Textauszug -

Das Megatrend-Prinzip - wie die Welt von morgen entsteht
Konfliktstoff womöglich auch.
Ein weiterer Verdacht gegenüber der Gobalisierung lautet: totale Gleichmacherei. Und in der Tat: Wer könnte die Boutiquenmeile von Lissabon von der in Shanghai oder Istanbul unterscheiden, wenn er nachts mit verbundenen Augen dorthin teleportiert worden wäre? Ein Starbucks an jeder zweiten Ecke, dazwischen Nike, Zara und Sony – der globale Konsumstil ist Realität.
Aber auch dieses Bild täuscht. Hinter der standardisierten Fassade verbergen sich immer neue Differenzierungen. McDonald’s serviert vegetarische Burger in Indien und Chili-Varianten in Mexiko. Dort nutzt Coca-Cola Rohrzucker statt Maiszucker wie in den USA. Man mag das für marginale Unterschiede halten. Aber dass der Popsender MTV in Indonesien fünfmal am Tag zum Gebet Richtung Mekka aufruft, ist ein bisschen mehr als das.

Datenauszug -

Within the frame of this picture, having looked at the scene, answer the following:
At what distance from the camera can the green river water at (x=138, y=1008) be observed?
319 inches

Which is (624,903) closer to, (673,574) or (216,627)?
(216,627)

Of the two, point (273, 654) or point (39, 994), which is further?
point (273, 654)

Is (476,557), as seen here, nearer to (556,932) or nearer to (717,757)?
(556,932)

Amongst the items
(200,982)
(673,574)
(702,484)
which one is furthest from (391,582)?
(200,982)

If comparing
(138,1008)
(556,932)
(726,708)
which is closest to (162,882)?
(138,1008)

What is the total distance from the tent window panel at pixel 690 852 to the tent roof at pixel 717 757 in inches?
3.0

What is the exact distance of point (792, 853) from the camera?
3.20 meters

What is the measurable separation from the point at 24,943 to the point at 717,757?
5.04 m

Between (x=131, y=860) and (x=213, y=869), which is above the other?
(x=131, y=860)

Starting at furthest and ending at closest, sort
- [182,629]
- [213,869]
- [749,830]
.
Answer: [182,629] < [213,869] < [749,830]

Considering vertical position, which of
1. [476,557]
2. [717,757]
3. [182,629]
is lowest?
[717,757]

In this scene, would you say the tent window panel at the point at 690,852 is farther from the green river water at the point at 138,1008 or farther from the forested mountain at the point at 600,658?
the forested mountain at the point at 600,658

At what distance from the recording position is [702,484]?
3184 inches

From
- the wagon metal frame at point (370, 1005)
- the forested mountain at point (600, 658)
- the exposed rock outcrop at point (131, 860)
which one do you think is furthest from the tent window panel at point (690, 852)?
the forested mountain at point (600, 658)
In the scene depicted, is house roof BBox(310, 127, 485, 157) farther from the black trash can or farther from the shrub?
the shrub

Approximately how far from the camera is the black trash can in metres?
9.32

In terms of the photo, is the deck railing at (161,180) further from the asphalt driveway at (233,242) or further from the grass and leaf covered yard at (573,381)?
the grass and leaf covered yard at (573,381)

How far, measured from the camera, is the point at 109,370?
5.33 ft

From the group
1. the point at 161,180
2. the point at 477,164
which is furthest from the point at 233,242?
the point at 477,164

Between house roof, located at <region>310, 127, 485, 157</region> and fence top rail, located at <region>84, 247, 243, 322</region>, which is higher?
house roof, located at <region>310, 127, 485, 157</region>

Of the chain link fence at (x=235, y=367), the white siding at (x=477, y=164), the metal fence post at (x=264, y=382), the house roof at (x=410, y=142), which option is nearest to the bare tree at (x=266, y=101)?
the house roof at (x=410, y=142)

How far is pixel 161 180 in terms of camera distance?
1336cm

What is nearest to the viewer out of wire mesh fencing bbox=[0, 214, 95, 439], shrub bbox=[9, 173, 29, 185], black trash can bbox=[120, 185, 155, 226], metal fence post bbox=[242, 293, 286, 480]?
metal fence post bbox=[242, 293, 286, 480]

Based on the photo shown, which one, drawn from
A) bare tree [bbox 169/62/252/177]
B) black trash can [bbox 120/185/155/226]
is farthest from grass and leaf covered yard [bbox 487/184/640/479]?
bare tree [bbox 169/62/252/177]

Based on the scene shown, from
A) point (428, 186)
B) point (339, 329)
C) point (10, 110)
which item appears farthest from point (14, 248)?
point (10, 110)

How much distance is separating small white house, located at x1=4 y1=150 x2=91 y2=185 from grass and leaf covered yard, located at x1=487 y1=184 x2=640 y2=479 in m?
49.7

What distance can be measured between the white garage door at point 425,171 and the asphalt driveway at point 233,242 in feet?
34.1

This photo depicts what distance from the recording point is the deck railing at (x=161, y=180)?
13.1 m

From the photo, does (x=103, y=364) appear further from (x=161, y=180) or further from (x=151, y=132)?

Arbeitsanweisungen -
a – Wozu ruft der Popsender MTV laut dem Textauszug über die Globalisierung in Indonesien fünfmal am Tag auf?
b – Führe den Textauszug über die Globalisierung nach seinem letzten Satz weiter.

Ergebnisse -
a – Zum Gebet Richtung Mekka.

b –
Statt an ihrem Ende stehen wir also erst am Anfang der Globalisierung. Die bestand bislang eher darin, die kulturellen und wirtschaftlichen Regeln des Westens nach Osten und Süden auszudehnen. Jetzt werden die Ströme der Globalisierung in der anderen Richtung zu fließen beginnen, wie dies ja im Übrigen auch früher schon der Fall gewesen ist: von Ost nach West und bald auch von Süden nach Norden. Dass diese Entwicklung nicht nur eine Eroberung oder einen Flüchtlingsstrom bedeutet, sollten wir bald beginnen zu verstehen. Der Aufstieg Asiens ist der endgültige Auf bruch ins Globale, das ist die schwer zu begreifende Botschaft des 21. Jahrhunderts. Was kann uns dabei helfen, mit den Ängsten vor einer wahrhaft globalisierten Welt umzugehen?
Die glokale Welt
Als der italienische Innovator Guglielmo Marconi Ende des 19. Jahrhunderts die ersten Botschaften mittels Radiowellen verschickte, war die Krümmung der Erde altbekannt. Umso größer war die Verblüffung, als in Marconis Experimenten mit Langwellen immer wieder das »Eiserne Gesetz der Entfernung« außer Kraft gesetzt wurde. Eigentlich ist die Reichweite von Radiowellen durch die Erdkrümmung auf etwa 50 Kilometer begrenzt. Aber die Wellen waren auch noch jenseits des Horizonts zu empfangen! Es dauerte
noch bis ins 20. Jahrhundert, um zu verstehen, dass bestimmte Luftschichten und Wolkenformationen Radiowellen reflektieren und sie um weite Teile des Planeten herumlenken können.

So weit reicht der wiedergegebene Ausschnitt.